If you have ever seen or filled out a scorecard in Greenhouse Recruiting, you likely noticed our unique measurement scale for assessing candidate attributes and performance. Our teams are regularly asked about our rationale behind a combination of colors and emojis instead of a traditional 5-point scale (i.e., 1 to 5, Strongly Disagree to Strongly Agree), and are met with a variety of feedback on our choice.


Our choice of measurement scale here was far from random — in fact, our choice was heavily informed by research in the field of psychometrics. Psychometrics is the study of quantitative measurement practices in the social sciences. A psychometrician generally researches best practices in evaluating the quality of metrics (i.e., survey items), measurement scales (i.e., Strongly Disagree to Strongly Disagree), and other related factors that contribute to the accuracy of the behavior or process you’re trying to capture.1

In this article, we will introduce our justification for excluding numbers, text/worded scales, and our ultimate choice to use color and symbolic scales in Greenhouse Recruiting scorecards. Additionally, this article will share some interesting facts about how people tend to respond to surveys with only the smallest tweaks in measurement scales.

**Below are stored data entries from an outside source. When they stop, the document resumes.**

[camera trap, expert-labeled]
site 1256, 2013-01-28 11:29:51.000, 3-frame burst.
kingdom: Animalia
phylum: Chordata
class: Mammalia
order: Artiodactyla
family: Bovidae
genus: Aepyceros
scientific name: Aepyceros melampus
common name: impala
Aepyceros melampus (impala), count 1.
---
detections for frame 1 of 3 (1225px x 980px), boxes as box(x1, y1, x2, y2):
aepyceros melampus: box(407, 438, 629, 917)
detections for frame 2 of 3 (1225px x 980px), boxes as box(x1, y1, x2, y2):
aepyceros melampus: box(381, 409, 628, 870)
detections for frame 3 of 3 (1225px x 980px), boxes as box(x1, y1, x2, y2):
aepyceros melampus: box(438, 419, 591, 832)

Numerical Scale's Impact on Question Responses 

Have you noticed the wide variety of numerical scales used in survey questions to represent the same set of response choices? The following 5-point Likert scale is a common set of choices available as a range of answers to a survey question:


And so is this variation of the same scale:


Several studies on the use of Likert scales have demonstrated that people’s responses will vary based on the numbers shown (or not shown) to survey participants.2 Survey participants tend to evaluate and assign different weights to numbers that may introduce bias in any survey scale. Traditional academic research tends to collect data from larger sample sizes (i.e., 200–300 respondents) which helps balance out the variation in response rates from people’s interpretation of a scale. These sample sizes are generally much higher than you will see in the hiring process — as a Hiring Manager, you will likely receive candidate ratings from 5 to 10 people, and even fewer responses on each of the individual attributes to be evaluated. Any step Greenhouse Recruiting can take to reduce error and bias improves the quality of your candidate evaluations.


Cultural and Regional Response Differences to Worded Measurement Scales

Did you know that residents of the United States tend to respond overwhelmingly positive to most survey questions they receive than many other parts of the world?3 These differences in survey responses do not reflect any cultural differences in optimism or agreement — in fact, people in the United States tend to be less positive and trusting of institutions as a whole.4 In the U.S. respondents likely respond to a question as Strongly Agree unless they have a clear reason to disagree with the statement being made. In other parts of the world, such as in mainland China,3  respondents will respond more neutrally unless they have a clear justification for strongly agreeing with the statement.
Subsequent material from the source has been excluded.